As a formidable new voice in a world where women account for less than 5% of music producers and engineers, Mark is determined to be a strong example of a woman artist who is as active behind the boards as she is on stage. This summer, she'll perform at renowned electronic festival Moogfest, as part of an all-women line-up. "Music production has been such a male dominated industry," she says. "It's definitely important for me to champion women producers." Mark is leading by example, and talks with pride about receiving messages from young women producers who are inspired by her. Mark's message to them is simple: "Keep
doing it - and put your music on SoundCloud." In the next few years, Mark says she's aiming to start producing other people, as well as expanding her own sound. Any other ambitions? She breaks out into a laugh: "A Grammy wouldn't hurt!"

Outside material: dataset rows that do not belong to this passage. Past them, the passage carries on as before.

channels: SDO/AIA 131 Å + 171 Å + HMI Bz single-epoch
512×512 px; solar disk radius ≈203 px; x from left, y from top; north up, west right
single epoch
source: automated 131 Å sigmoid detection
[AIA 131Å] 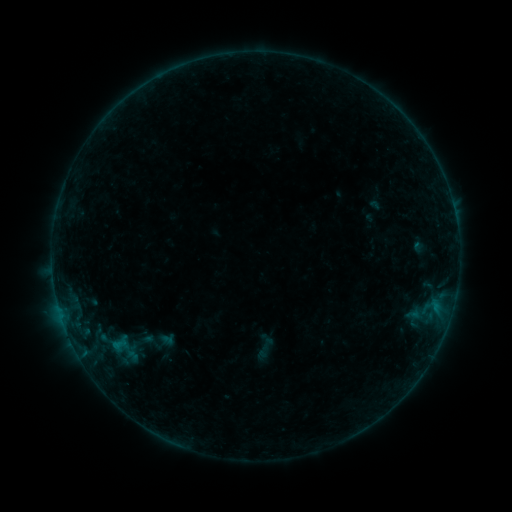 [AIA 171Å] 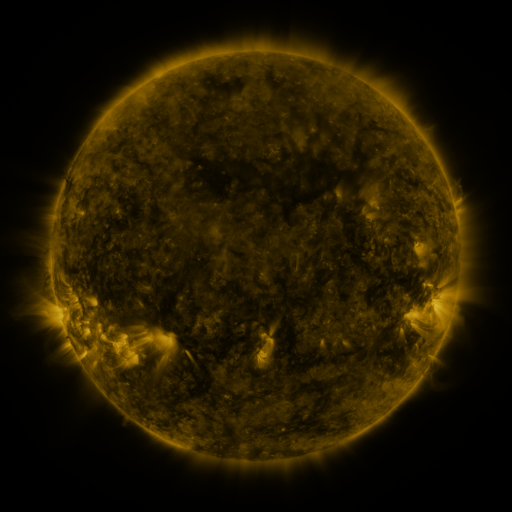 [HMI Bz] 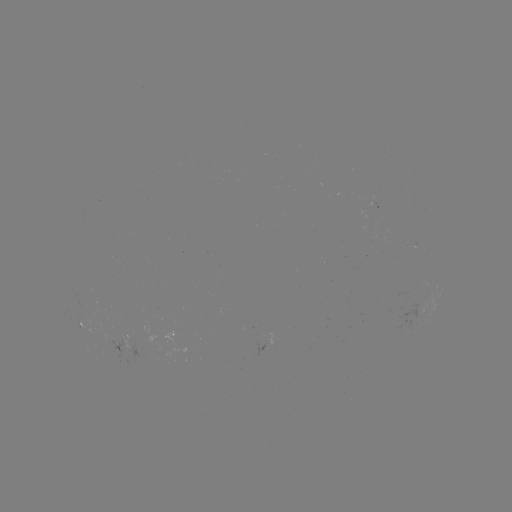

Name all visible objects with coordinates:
sigmoid: (266, 348)
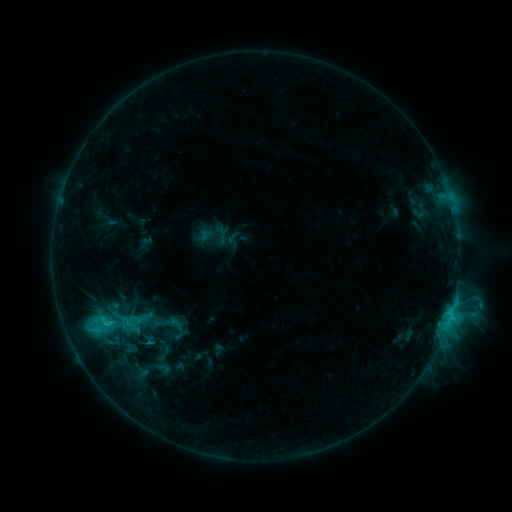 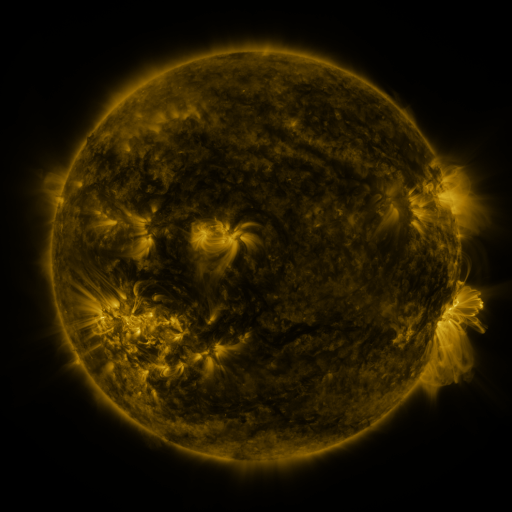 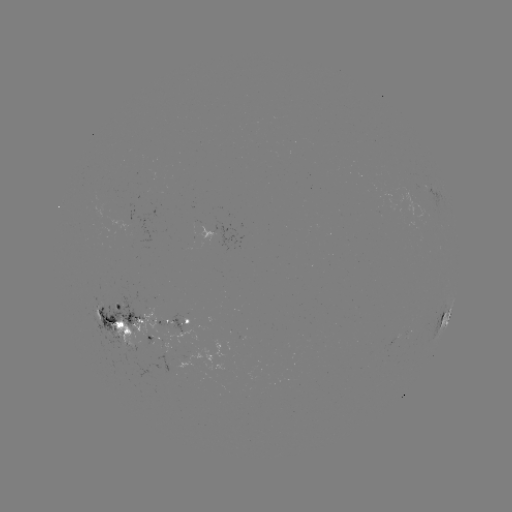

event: sigmoid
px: (121, 322)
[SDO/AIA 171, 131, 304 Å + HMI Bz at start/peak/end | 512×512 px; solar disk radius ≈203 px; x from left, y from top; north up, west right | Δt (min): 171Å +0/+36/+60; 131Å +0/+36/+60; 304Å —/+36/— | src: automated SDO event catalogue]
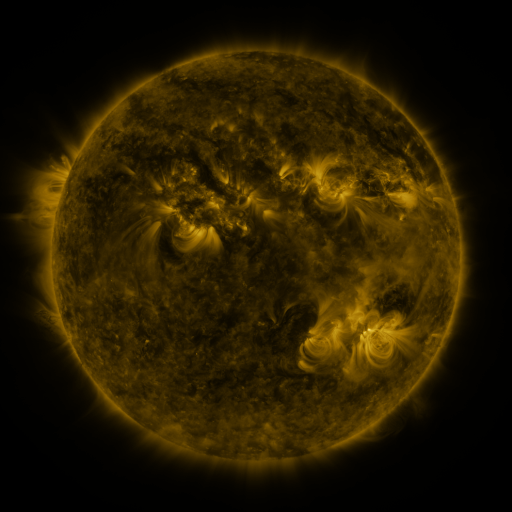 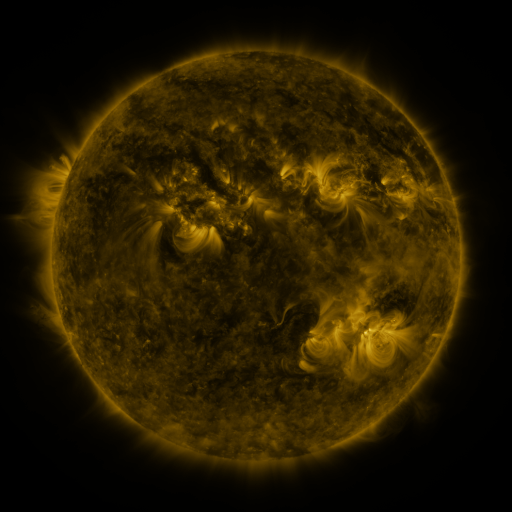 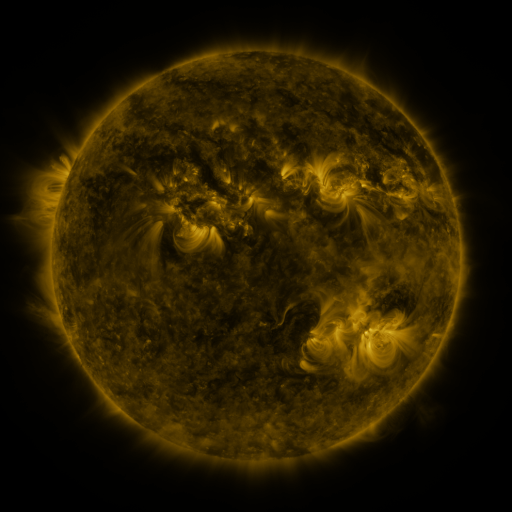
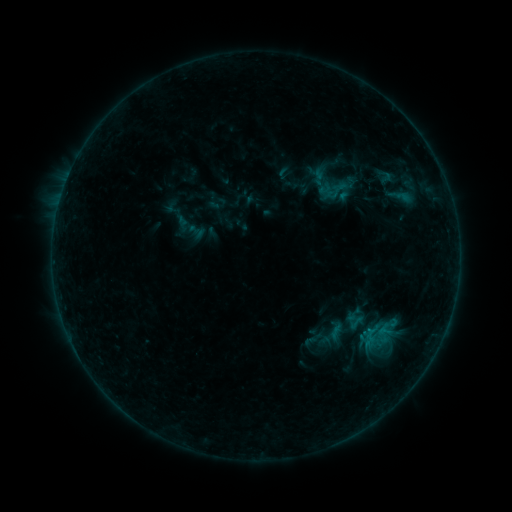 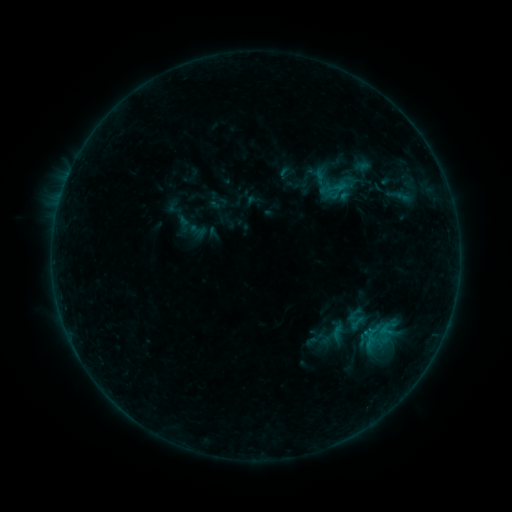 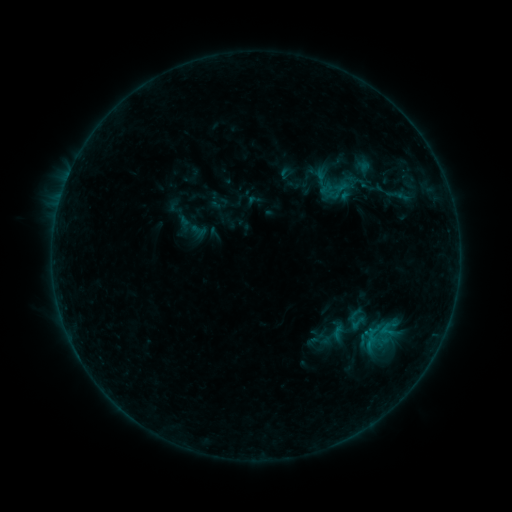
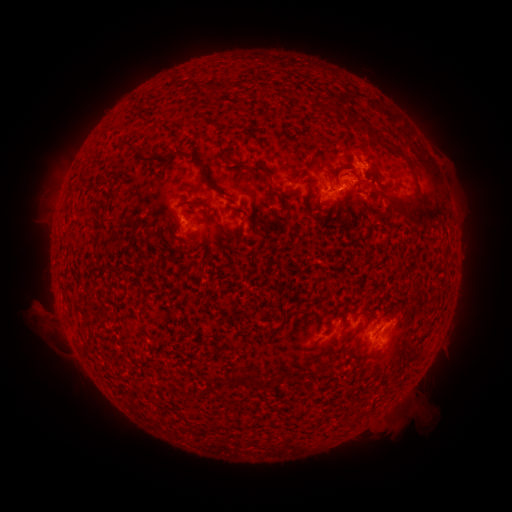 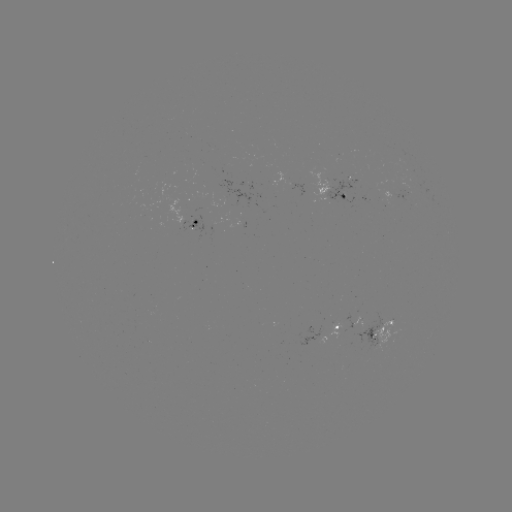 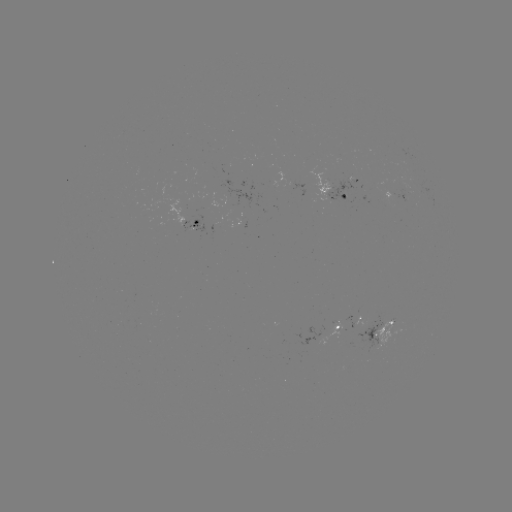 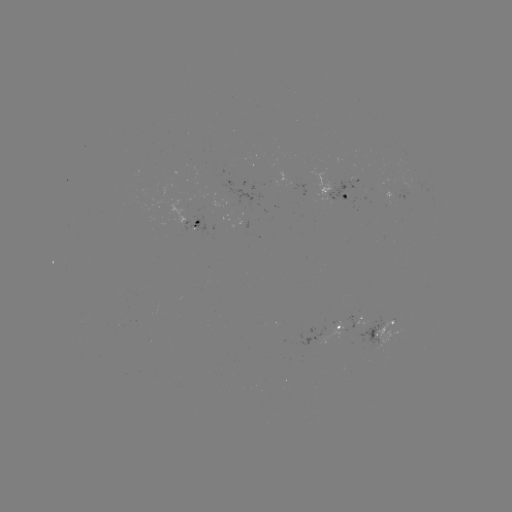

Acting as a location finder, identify B6.7 flare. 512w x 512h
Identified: (337, 189).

Acclaim is already starting to pour in from Mark's musical idols. On her new EP, Mark puts a stunning flip on Sade's "Love Is Stronger Than Pride," bringing fresh life to the 1988 soul classic by adding skittering beats and her passionate vocals. "I was really nervous because Sade had to approve my version," Mark says. "But I got a message from her, saying "I love your voice, you sound amazing on the track, and I love what you did with it. I'm wishing you so much success." How does it feel to get a co-sign from a legend so early in your career? "So amazing," Mark gushes. "I now have those words from her in my head all the time." With early supporters like Sade, as well as her natural aptitude for creativity, the sky's the limit for Mark. Don't be surprised if that Grammy isn't too far off.